Kendi, a College of Arts & Sciences professor of history and a scholar of racism who emerged in 2020 as the leading voice in the growing antiracism movement, is on a mission to build such a country. And as the founding director of Boston University’s Center for Antiracist Research—his appointment was nearly a year in the making—he has a plan for doing it.
That plan, already underway, reflects Kendi’s core belief: that bad policies, not people, create racial disparities, and policies can be changed.
A question Kendi is often asked: What gives you hope?
He points to the demonstrators, of all races, genders, and ages, who filled the streets of America during this past summer, from Portland, Ore., to Louisville, Ky., to New York City, demanding racial justice.
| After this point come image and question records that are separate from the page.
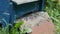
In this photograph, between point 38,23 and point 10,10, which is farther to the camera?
point 38,23

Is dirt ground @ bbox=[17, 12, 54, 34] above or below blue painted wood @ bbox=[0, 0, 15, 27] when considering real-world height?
below

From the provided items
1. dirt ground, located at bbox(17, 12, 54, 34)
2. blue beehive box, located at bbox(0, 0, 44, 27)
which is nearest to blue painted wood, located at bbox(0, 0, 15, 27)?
blue beehive box, located at bbox(0, 0, 44, 27)

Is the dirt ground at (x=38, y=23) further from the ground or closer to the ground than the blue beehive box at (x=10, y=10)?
closer to the ground

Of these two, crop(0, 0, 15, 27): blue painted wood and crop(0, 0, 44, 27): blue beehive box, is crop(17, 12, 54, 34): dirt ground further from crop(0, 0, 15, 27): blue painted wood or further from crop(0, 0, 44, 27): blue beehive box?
crop(0, 0, 15, 27): blue painted wood

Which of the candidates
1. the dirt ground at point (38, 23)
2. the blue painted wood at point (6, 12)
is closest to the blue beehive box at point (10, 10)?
the blue painted wood at point (6, 12)

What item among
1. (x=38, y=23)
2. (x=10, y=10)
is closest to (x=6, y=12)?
(x=10, y=10)

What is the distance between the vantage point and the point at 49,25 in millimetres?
3955

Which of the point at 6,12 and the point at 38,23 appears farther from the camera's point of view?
the point at 38,23

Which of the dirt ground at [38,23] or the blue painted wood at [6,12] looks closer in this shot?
the blue painted wood at [6,12]

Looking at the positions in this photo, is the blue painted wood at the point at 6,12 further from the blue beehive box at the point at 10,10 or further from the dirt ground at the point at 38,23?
the dirt ground at the point at 38,23

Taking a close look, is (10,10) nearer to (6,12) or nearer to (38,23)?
(6,12)

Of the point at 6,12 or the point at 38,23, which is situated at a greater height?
the point at 6,12

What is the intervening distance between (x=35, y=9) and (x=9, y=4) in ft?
3.40

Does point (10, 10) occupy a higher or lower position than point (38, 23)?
higher
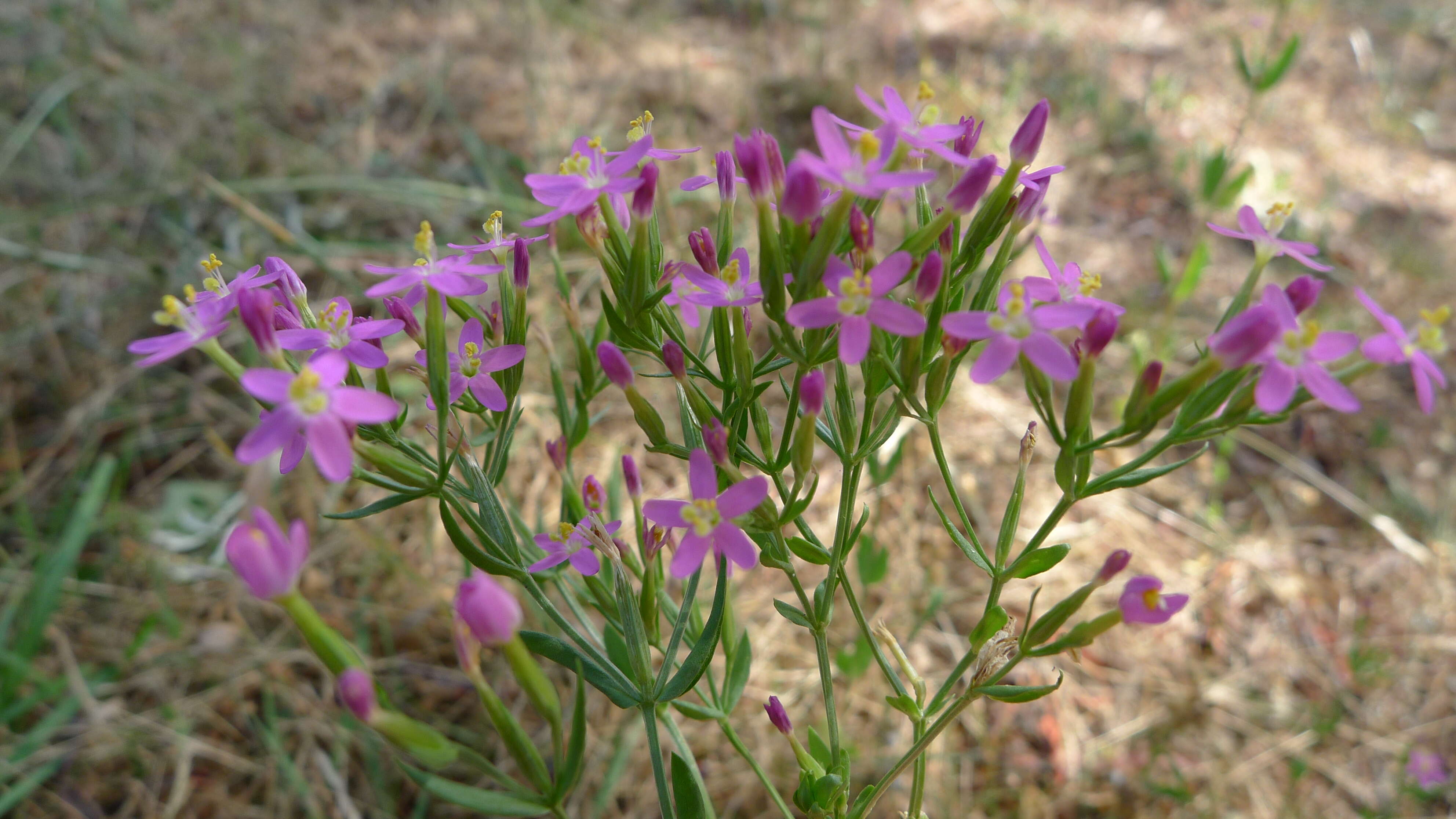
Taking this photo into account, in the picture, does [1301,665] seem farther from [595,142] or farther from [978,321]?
[595,142]

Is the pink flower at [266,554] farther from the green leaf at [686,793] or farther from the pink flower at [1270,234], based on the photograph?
the pink flower at [1270,234]

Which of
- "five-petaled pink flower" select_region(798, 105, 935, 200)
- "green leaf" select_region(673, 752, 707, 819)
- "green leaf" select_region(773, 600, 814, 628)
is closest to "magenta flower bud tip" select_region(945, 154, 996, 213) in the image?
"five-petaled pink flower" select_region(798, 105, 935, 200)

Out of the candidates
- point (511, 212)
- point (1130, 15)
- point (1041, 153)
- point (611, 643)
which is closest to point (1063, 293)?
point (611, 643)

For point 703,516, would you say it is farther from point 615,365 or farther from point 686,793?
point 686,793

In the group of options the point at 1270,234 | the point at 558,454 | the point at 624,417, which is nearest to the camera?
the point at 1270,234

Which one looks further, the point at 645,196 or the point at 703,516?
the point at 645,196

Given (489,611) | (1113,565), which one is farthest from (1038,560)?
(489,611)

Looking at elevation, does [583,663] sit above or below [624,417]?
above
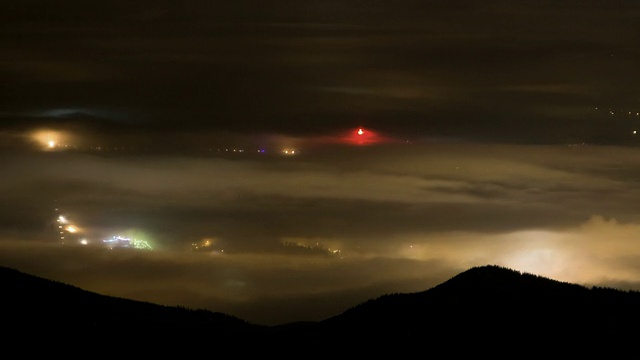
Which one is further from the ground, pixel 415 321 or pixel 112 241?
pixel 112 241

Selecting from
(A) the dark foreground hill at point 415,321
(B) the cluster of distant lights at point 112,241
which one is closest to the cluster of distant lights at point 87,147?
(B) the cluster of distant lights at point 112,241

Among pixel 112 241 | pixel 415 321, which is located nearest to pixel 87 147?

“Resistance always fuels me,” Kendi says. “Resistance gives me hope.”
Kendi knows about the power of hope. In 2018, at age 35, he was diagnosed with stage 4 colon cancer. (He credits the physician he calls “the real Dr. Kendi”—his wife, Sadiqa—with saving his life by insisting he get a colonoscopy.) He got through chemotherapy, debilitating pain, nausea, surgery, and fear by focusing on finishing his third book, How to Be an Antiracist, and believing he would survive and commit his life to creating an antiracist future.
The surgeons pronounced him cancer-free. His books, including the National Book Award–winning Stamped from the Beginning: The Definitive History of Racist Ideas in America, top the best-seller lists. He speaks at universities across the country and appears on countless talk shows.
“This is the calling of my life,” Kendi says, “and it is certainly the calling of 2020.”
Word of his move from American University to BU in June sent ripples of excitement across campus and beyond. Students are clamoring to take his classes. Donations to the center are pouring in. Kendi was drawn by BU’s community of scholars—and his new colleagues are eager to work with him.
“Just heard Dr. Kendi is joining @BU_Tweets and opening an anti racist center!” Raul Fernandez (COM’00, Wheelock’16), Wheelock College of Education & Human Development associate dean for equity, diversity, and inclusion, tweeted. “This is a game changer for Boston and BU. Welcome to the faculty, brother.”
To talk with Kendi, to read his writings, to hear him speak, is to feel that same electricity. He makes you feel hopeful at a time when so many feel helpless. While as a historian he has “seen racism in all its ugliness in our time and across centuries,” he writes, “I have not lost faith in the beauty of human potential.” He makes you want to believe along with him that change is possible, that against all odds, his vision for an antiracist America is within reach.